Signed by President Franklin D. Roosevelt on February 19, 1942, Executive Order 9066 called for the incarceration of 120,000 Japanese Americans during WWII. Every year, the Japanese American community in Chicago comes together to commemorate EO9066 as a reminder of the fragility of civil liberties in times of crisis and the importance of remaining vigilant in protecting the rights and freedoms of all.

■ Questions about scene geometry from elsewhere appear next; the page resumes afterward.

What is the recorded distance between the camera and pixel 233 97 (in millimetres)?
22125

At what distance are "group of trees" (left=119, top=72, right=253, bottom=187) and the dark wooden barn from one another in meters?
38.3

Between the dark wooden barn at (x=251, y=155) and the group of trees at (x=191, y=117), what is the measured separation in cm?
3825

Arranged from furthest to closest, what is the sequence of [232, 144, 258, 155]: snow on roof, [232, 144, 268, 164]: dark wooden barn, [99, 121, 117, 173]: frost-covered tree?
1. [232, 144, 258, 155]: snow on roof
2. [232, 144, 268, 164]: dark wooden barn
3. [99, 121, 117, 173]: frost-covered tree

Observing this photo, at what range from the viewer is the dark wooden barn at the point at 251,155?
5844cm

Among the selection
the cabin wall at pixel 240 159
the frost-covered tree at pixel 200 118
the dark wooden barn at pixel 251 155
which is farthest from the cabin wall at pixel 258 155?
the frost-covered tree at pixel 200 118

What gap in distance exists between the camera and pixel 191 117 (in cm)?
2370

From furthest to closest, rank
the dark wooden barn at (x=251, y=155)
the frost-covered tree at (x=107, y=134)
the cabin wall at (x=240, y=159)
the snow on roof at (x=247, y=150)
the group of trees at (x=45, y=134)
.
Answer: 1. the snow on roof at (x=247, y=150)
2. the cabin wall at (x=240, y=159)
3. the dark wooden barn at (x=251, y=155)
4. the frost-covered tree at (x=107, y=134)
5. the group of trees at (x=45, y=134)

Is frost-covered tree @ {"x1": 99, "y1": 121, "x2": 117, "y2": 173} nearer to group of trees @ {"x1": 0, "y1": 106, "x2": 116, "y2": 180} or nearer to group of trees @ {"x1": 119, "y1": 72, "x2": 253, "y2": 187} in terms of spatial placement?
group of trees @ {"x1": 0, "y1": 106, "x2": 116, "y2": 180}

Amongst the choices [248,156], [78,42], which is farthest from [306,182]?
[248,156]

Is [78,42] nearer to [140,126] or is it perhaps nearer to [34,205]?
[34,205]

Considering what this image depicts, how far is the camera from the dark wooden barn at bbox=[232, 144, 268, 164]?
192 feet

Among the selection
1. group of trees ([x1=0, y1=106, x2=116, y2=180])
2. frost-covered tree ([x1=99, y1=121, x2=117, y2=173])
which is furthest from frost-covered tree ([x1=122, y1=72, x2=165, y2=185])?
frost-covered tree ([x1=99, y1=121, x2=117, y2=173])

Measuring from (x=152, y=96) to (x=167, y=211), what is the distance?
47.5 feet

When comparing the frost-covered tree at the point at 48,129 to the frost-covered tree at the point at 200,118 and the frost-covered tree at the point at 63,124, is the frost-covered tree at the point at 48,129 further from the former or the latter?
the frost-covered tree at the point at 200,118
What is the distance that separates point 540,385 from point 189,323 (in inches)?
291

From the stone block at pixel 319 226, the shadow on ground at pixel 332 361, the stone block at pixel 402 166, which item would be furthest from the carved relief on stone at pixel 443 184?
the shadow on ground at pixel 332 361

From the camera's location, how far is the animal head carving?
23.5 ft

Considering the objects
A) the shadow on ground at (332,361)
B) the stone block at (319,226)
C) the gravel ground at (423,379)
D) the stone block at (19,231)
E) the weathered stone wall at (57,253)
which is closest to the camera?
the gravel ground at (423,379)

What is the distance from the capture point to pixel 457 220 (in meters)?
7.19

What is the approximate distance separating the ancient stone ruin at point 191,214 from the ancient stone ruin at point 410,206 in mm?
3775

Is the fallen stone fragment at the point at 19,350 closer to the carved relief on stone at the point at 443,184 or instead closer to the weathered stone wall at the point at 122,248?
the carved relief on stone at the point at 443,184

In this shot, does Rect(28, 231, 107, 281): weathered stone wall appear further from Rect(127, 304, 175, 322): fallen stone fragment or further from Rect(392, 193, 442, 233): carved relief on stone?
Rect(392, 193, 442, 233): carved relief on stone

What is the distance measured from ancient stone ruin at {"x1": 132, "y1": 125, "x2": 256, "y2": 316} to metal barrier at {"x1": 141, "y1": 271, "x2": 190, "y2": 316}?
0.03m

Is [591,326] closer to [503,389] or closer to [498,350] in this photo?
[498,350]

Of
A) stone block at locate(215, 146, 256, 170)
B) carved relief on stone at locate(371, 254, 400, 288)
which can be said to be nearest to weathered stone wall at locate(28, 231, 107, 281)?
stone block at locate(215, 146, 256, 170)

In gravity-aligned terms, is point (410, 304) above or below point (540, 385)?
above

Day of Remembrance 2021 features an address from writer John Tateishi and Alderman Robin Rue Simmons. Tateishi was JACL’s Redress Director, developing the organization’s redress strategy, and Executive Director, guiding the organization’s response to 9/11 and anti-Muslim violence. Ald. Rue Simmons represents Evanston’s 5th Ward and helped pass the nation’s first reparations bill, which uses cannabis taxes to address historic and ongoing anti-Black racial discrimination. Josina Morita, Commissioner of the Metropolitan Water Reclamation District, will lead a follow-up discussion.

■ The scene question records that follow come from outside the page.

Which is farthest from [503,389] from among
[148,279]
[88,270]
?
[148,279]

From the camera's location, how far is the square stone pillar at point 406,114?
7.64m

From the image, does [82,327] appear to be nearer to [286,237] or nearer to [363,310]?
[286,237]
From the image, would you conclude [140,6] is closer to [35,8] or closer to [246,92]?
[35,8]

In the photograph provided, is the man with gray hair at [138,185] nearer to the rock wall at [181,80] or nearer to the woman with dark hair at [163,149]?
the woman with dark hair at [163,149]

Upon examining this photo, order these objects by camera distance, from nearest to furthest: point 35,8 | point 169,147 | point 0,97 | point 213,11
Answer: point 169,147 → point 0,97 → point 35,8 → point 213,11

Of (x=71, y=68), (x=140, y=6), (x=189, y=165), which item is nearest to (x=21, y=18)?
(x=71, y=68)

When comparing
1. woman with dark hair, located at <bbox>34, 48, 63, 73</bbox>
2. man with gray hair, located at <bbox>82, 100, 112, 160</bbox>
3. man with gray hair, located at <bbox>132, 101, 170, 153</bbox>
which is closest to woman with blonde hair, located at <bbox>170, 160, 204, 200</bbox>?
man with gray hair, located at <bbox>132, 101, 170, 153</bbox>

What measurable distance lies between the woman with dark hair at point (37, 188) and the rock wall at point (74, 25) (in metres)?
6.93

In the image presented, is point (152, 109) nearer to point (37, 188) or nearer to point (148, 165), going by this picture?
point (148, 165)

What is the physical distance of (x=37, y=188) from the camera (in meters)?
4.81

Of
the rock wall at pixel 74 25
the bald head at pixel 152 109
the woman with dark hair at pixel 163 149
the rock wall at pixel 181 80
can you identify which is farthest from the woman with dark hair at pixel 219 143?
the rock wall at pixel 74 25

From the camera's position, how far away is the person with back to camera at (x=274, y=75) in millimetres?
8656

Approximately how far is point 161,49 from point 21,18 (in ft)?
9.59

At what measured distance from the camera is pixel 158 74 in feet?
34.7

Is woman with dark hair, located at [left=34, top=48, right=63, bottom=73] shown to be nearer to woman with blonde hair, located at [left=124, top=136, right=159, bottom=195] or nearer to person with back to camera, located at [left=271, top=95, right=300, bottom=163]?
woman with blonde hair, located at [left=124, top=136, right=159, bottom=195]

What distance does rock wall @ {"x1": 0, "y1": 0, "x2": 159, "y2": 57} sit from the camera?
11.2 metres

John Tateishi, born in Los Angeles in 1939, was incarcerated from ages three to six at Manzanar, one of America's ten World War II concentration camps. He studied English Literature at UC Berkeley and attended UC Davis for graduate studies. He played important roles in leading the campaign for Japanese American redress, and as the director of the Japanese American Citizens League, he used the lessons of the campaign to ensure that the rights of this nation's Arab and Muslim communities were protected after 9/11.